Britische Arbeitnehmer sagen, dass Sie nach der Lockerung des Lockdowns weiterhin von zu Hause

Britische Arbeitnehmer sagen, dass Sie nach der Lockerung des Lockdowns weiterhin von zu Hause aus arbeiten werden, und die Mehrheit ist einverstanden, einen weiteren Monat auf die Rückkehr ins Büro zu warten

Juli 9, 2020

  • Beinahe 60 % aller Personen, die aufgrund von Covid-19 von zu Hause aus arbeiten, sind einverstanden, bis frühestens Ende Mai zu warten, bevor sie ins Büro zurückkehren.
  • Drei von fünf Personen würden gerne häufiger von zu Hause aus arbeiten, als sie es vor dem Lockdown taten.
  • 71 % der Befragten gaben an, dass sie von zu Hause aus genauso gut oder besser als im Büro gearbeitet haben.
  • Beinahe die Hälfte der Befragten glaubt, dass es mindestens vier Monate dauern wird, bis sich ihr Arbeitsleben wieder normalisiert.

Bevor die Regierung am Donnerstag, den 7. Mai, die Lockdown-Maßnahmen überprüfte, zeigte eine Studie von StarLeaf, dem globalen Anbieter von Videokonferenzen mit Sitz im Vereinigten Königreich, dass 57 % der Menschen, die aufgrund des Ausbruchs des Coronavirus von zu Hause aus arbeiten, bereit waren, mindestens einen Monat auf die Rückkehr ins Büro zu warten. Beinahe ein Viertel (23 %) der Befragten war bereit, in zwei oder mehr Monaten an ihren gewöhnlichen Arbeitsplatz zurückzukehren, was zeigt, dass sich immer mehr Menschen an die Arbeit von zu Hause aus gewöhnen.

Homeoffice ist für Millionen von Briten plötzlich zur Normalität geworden und dieser Trend dürfte sich auch nach der schrittweisen Lockerung der Lockdown-Maßnahmen fortsetzen.
Mark Richer, CEO, StarLeaf

Die Auswirkungen des Coronavirus könnten einen dauerhaften Einfluss darauf haben, wie und wo Menschen arbeiten möchten. Im Anschluss an die vollständige Aufhebung der Lockdown-Maßnahmen würden 60 % der Befragten gerne häufiger von zu Hause aus arbeiten, als sie es vorher taten (31 % würden dies nicht bevorzugen). Von diesen 60 % würden beinahe zwei Drittel gerne zwei oder drei Mal pro Woche von zu Hause aus arbeiten, während ein Viertel nur einmal pro Woche ins Büro gehen möchte. 84 % der Befragten sagten, es sei entweder sehr oder recht wichtig, dass Arbeitgeber ihren Arbeitnehmern die Möglichkeit bieten, von zu Hause aus zu arbeiten (3 % sind der Meinung, dies sei unwichtig).

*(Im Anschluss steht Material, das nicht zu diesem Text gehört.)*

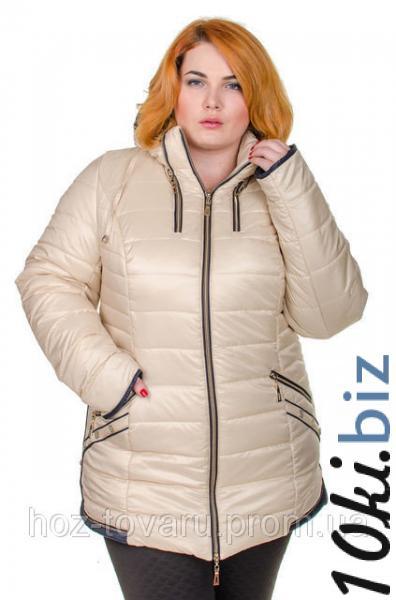 Куртка Зимняя Большой Размер Минск Купить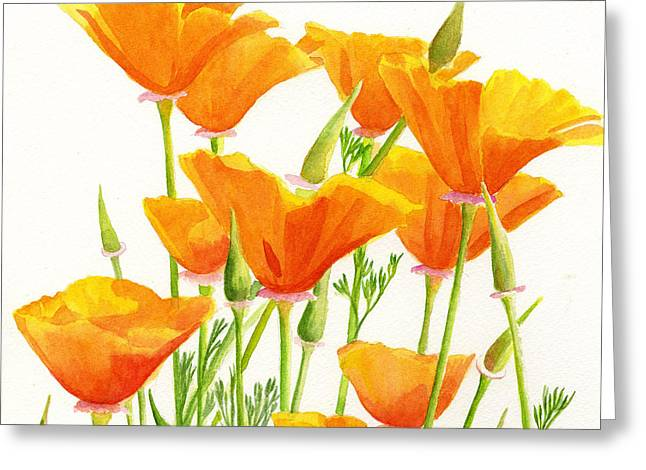 California Poppies Square Design Greeting Card by Sharon Freeman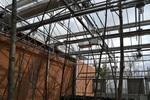 Winter Scene Inside Greenhouse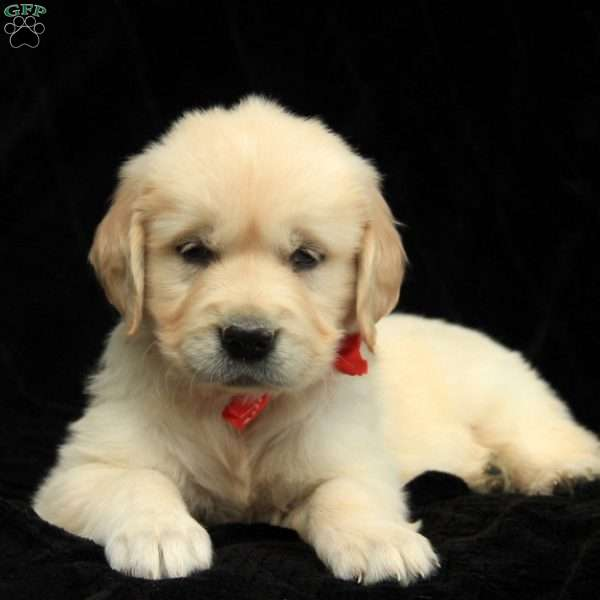 Prancer, Golden Retriever-English Cream Puppy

Die steigende Beliebtheit des Homeoffice könnte auch weiterreichende Auswirkungen darauf haben, wie und wo Menschen leben. Etwa jeder Fünfte im Alter von 18-34 würde in eine andere Gegend ziehen, wenn er mehr von zu Hause aus arbeiten könnte. Dies gilt insbesondere für London, wo ein Viertel der Befragten in der Stadt angaben, an einen Ort umziehen zu würden, was mehr als doppelt so viel wie der nationale Durchschnitt (12 %) ist. Über die Hälfte der Befragten gaben an, mehr Geld sparen zu können, wenn sie häufiger von zu Hause arbeiten würden, und 40 % würden mehr Sport treiben.

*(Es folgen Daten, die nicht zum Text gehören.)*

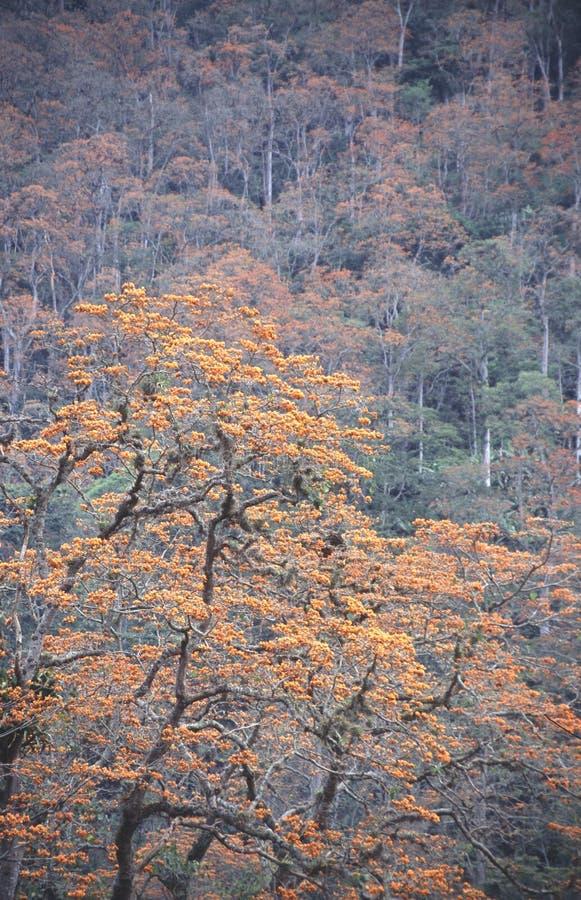 Amazing mountain forest covered with Erythrina poeppigiana tree species blossom emblematic venezuelan tree. Eudicots, tropics. royalty free stock photo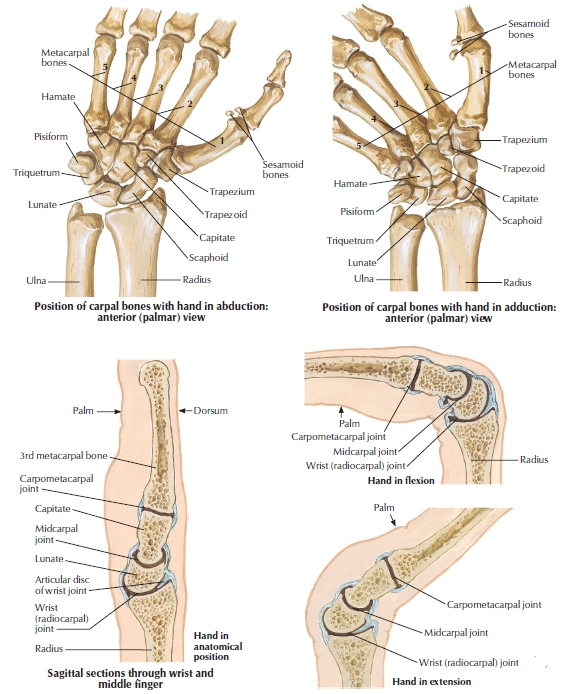 Anatomy Of Arthritis Image collections - human body anatomy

Die Umfrageerbnisse zeigen, dass der plötzliche Wechsel zum Homeoffice unterm Strich keinen signifikanten Einfluss auf die Arbeitsqualität der Angestellten hatte. Knapp die Hälfte der Befragten gaben an, dass sie ihre Arbeit auf dem gleichen Niveau erledigen können, während jeweils Viertel sagte, auf höherem (25 %) oder tieferem (25 %) Niveau gearbeitet zu haben. Zwei von fünf Personen gaben zwar an, länger als üblich gearbeitet zu haben (24 % haben weniger gearbeitet), doch dies könnte durch die Zeit erklärt werden, die während der normalen Arbeitszeit für andere Tätigkeiten aufgewendet wurde, wobei 57 % Hausarbeiten machten, 44 % Sport trieben und 21 % ihre Kinder zu Hause unterrichteten.

Die Ergebnisse deuten auch auf einen sich abzeichnenden Altersunterschied in der Einstellung in Bezug auf den Lockdown hin, wobei jüngere Menschen früher ins Büro zurückkehren möchten. Beinahe ein Viertel (24 %) möchte sofort an den normalen Arbeitsplatz zurückkehren, während nur 15 % der 55-64-Jährigen dies wünschen. Umgekehrt möchten nur 4 % der jüngeren Altersgruppe in über zwei Monaten zurückkehren, während 22 % der älteren Altersgruppe gerne so lange warten würden. Diese Diskrepanz könnte daran liegen, dass beinahe zwei Drittel der 18- bis 24-Jährigen zu Hause länger arbeiten, verglichen mit nur 23 % der 55- bis 64-Jährigen.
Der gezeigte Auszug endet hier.